SIGINT, bash and non-cygwin apps

Jon Leichter jon@symas.com
Mon Oct 25 14:14:00 GMT 1999


Earnie,

A little while back this year, you wrote the following response:

Re: SIGINT, bash and non-cygwin apps
To: Sigbjorn Finne <sof@dcs.gla.ac.uk>, cygwin@sourceware.cygnus.com
Subject: Re: SIGINT, bash and non-cygwin apps
From: Earnie Boyd <earnie_boyd@yahoo.com>
Date: Tue, 18 May 1999 06:56:15 -0700 (PDT)
Reply-To: earnie_boyd@yahoo.com

--- Sigbjorn Finne <sof@dcs.gla.ac.uk> wrote:
>
> #include <signal.h>
> #include <stdio.h>
> void handler()
> {
>     printf("SIGINT received\n");
>     signal(SIGINT,handler);
> }
>
> int main()
> {
>     signal(SIGINT,handler);
>     for(;;);
> }
>
> sa$ gcc -o main-cygwin tst.c
> sa$ gcc -o main-mingw  tst.c -mno-cygwin
>
> If you run 'main-cygwin' under bash everything is cool, SIGINT is
> repeatedly caught. If you run `main-mingw' though, Ctrl+C delivers the
> signal first time around, but then terminates the application (without
> signalling this to the app, as far as I can gather).
>
> Running both versions under cmd.exe works as expected - anyone know
> what's the root cause & if there's a work-around or fix for this?
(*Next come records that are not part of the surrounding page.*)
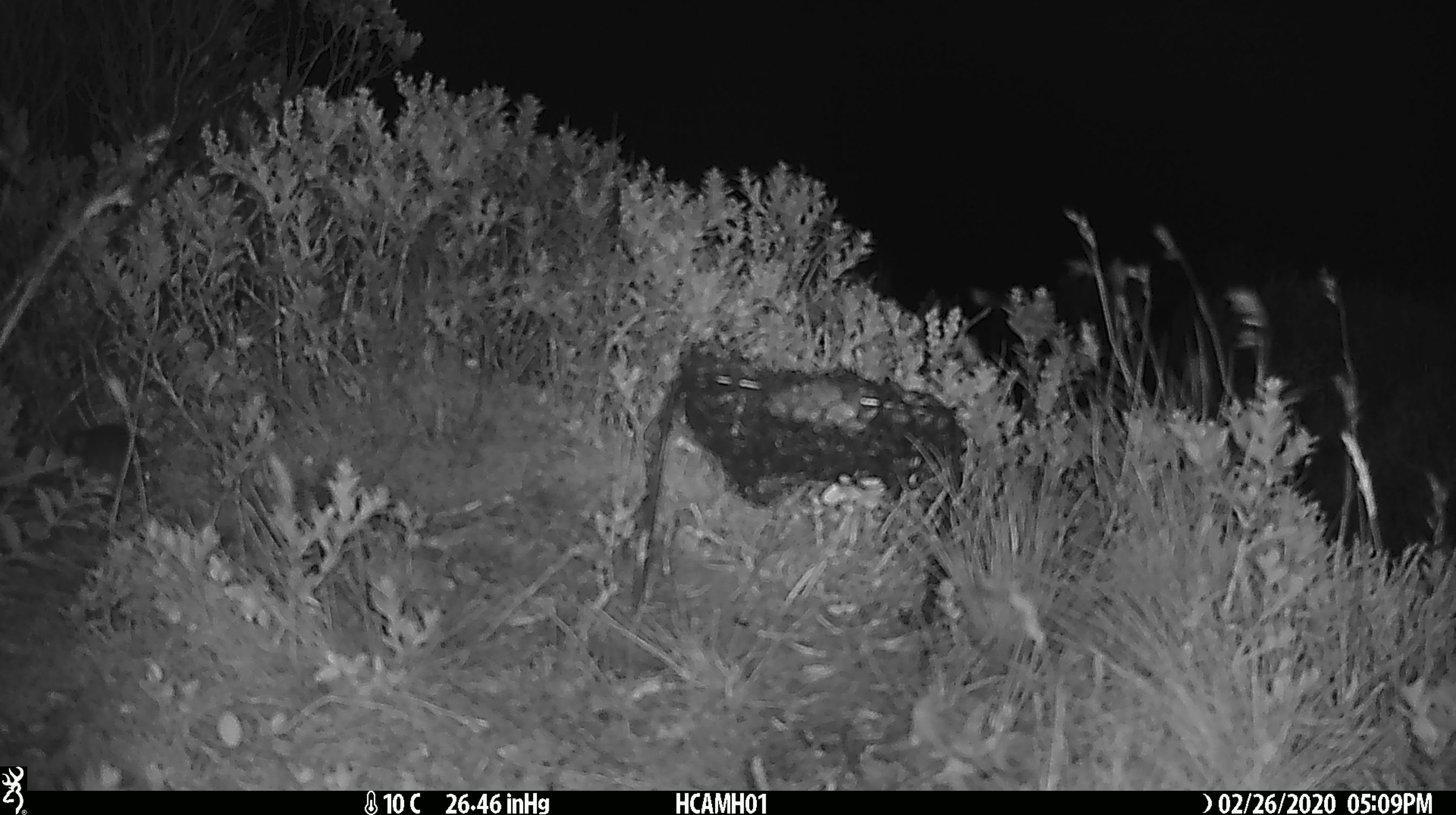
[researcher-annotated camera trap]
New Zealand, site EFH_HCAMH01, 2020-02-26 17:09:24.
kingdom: Animalia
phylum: Chordata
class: Mammalia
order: Rodentia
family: Muridae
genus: Mus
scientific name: Mus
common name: mouse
What is the value of the CYGWIN environment variable?  You must set notty or
not specify it at all to communciate properly with non-cygwin programs.  This
must be done before starting bash.
===
"Earnie Boyd" < mailto:earnie_boyd@yahoo.com >

------------------------------------------------------------------------------
---

There was one more email on this thread from the author, Sigbjorn, where he
indicated that his CYGWIN variable was not set.

I too see this SAME exact problem. My CYGWIN variable is not set, but for
kicks and grins I set it to notty. I did this in the Windows NT System Control
Panel (Environment tab) so that it would be set BEFORE BASH ran. I still see
the same exact problem.

I am using Cygwin B20.1:

  CYGWIN_NT-4.0 BASS 20.1 (0.3/1/1) 1998-12-3 20:39:18 i686 unknown

I little while ago, you told me to upgrade the Jan 15 1999 version of the
Cygwin1.dll. I had done this for a while, and then it gave me a new problem
(that I should probably discuss in a different thread of email). Thus, I've
reverted back to the Dec 12, 1998 version of the DLL.

This problem is quite irritating because what happens is that the signal
handler handles signal, but once the signal handler returns, the entire
application exits.

If you run the same (mingw32) binary under a DOS shell instead of a Cygwin
BASH shell, the problem does not occur.